The problem: Print everything from the line containing "Which is farthest" down to the end of the records, word for word, and leave the pictures out.

Record list:
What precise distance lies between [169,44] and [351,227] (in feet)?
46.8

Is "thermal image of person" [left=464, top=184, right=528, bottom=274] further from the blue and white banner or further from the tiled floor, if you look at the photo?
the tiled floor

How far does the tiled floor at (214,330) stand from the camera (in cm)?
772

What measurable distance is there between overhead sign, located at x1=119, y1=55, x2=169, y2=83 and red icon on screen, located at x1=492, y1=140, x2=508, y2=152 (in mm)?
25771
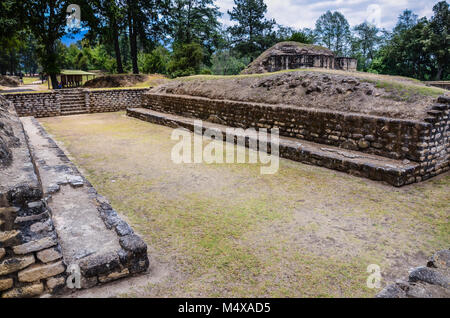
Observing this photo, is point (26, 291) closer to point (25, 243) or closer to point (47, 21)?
point (25, 243)

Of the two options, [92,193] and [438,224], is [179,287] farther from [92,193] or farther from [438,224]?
[438,224]

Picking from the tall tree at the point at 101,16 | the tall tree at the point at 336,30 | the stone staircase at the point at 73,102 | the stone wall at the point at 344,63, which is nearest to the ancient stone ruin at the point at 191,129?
the stone staircase at the point at 73,102

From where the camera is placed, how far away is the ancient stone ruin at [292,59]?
1664cm

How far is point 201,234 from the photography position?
373 cm

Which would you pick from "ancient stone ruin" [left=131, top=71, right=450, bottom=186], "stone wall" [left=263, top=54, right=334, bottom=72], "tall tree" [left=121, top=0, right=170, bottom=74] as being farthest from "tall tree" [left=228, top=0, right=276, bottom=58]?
"ancient stone ruin" [left=131, top=71, right=450, bottom=186]

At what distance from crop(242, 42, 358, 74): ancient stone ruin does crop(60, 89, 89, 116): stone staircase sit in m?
8.77

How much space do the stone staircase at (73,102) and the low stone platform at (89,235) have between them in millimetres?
10896

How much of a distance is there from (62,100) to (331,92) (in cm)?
1246

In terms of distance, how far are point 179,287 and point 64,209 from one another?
6.23 ft

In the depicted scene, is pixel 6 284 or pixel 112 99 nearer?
pixel 6 284

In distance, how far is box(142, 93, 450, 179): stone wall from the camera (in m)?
5.55

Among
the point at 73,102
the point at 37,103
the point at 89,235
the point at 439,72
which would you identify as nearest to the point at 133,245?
the point at 89,235

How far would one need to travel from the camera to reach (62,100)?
14477mm
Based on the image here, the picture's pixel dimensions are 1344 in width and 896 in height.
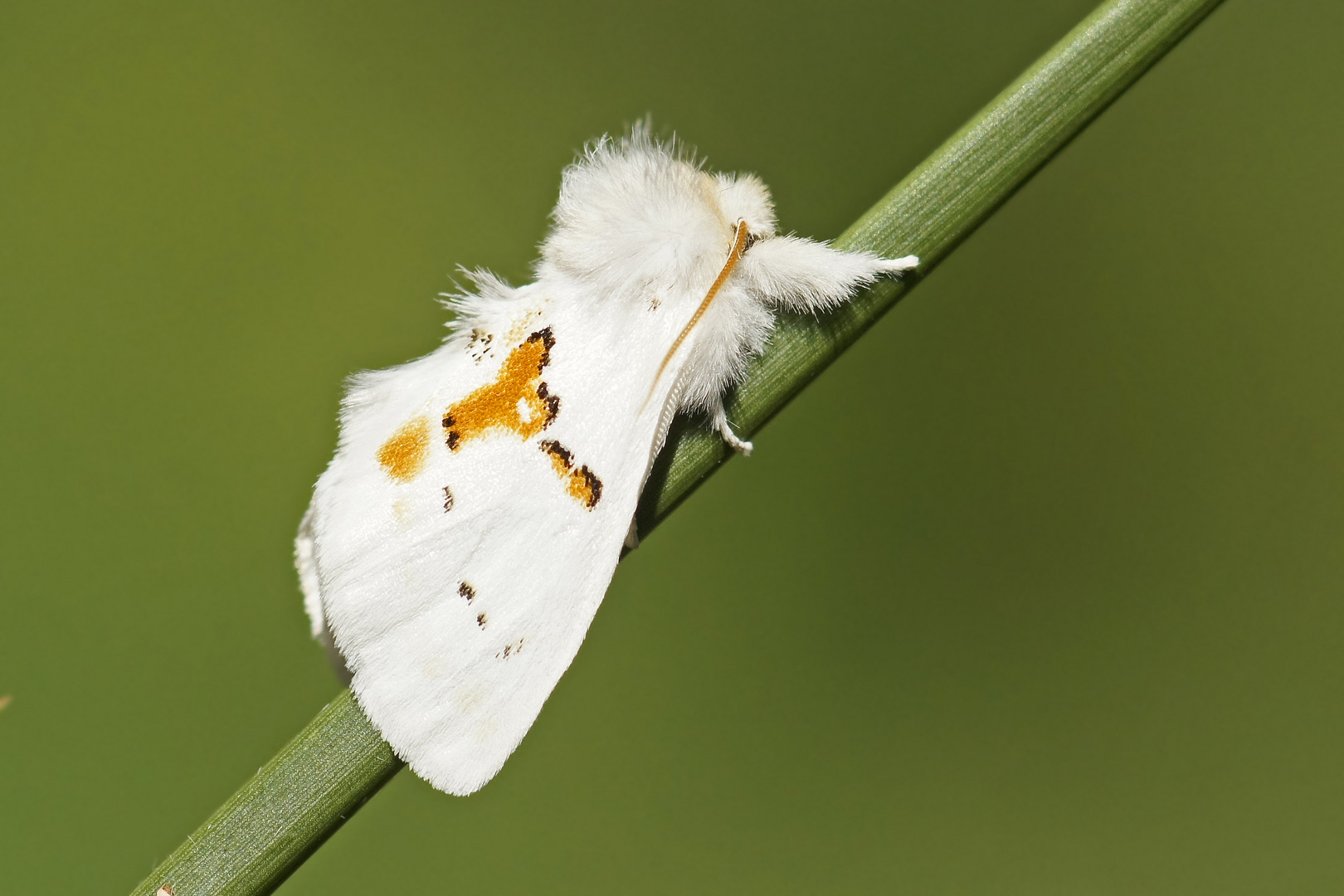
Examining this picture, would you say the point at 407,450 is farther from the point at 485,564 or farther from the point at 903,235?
the point at 903,235

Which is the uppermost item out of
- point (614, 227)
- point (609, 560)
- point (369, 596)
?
point (614, 227)

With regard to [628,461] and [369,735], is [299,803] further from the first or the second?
[628,461]

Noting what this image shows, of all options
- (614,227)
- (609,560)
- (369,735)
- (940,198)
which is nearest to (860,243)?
(940,198)

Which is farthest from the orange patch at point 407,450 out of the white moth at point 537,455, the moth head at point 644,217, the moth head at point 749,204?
the moth head at point 749,204

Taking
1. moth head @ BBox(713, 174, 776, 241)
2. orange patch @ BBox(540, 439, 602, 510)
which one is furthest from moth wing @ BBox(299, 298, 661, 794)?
moth head @ BBox(713, 174, 776, 241)

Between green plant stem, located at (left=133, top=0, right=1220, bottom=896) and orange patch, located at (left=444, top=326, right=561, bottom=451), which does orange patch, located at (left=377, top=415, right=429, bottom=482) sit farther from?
green plant stem, located at (left=133, top=0, right=1220, bottom=896)

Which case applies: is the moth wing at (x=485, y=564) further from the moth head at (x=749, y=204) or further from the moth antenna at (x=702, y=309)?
the moth head at (x=749, y=204)
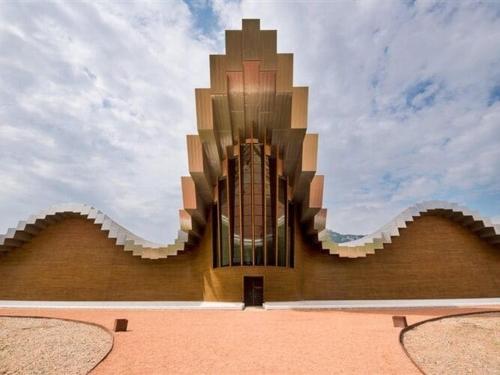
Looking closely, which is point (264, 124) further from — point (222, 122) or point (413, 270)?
point (413, 270)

Answer to the exercise:
Which is farthest from the orange patch at point 407,450 out of the white moth at point 537,455, the moth head at point 644,217, the moth head at point 749,204?
the moth head at point 749,204

Taking
1. moth head @ BBox(713, 174, 776, 241)
2. orange patch @ BBox(540, 439, 602, 510)
which one is furthest from moth wing @ BBox(299, 298, 661, 794)?
moth head @ BBox(713, 174, 776, 241)

Between green plant stem, located at (left=133, top=0, right=1220, bottom=896) and orange patch, located at (left=444, top=326, right=561, bottom=451), which does orange patch, located at (left=377, top=415, right=429, bottom=482) sit farther from?
green plant stem, located at (left=133, top=0, right=1220, bottom=896)

Which case applies: is the moth wing at (x=485, y=564) further from the moth head at (x=749, y=204) or further from the moth antenna at (x=702, y=309)?
the moth head at (x=749, y=204)
Looking closely, which is point (264, 124) further from — point (222, 122) or point (413, 270)?
point (413, 270)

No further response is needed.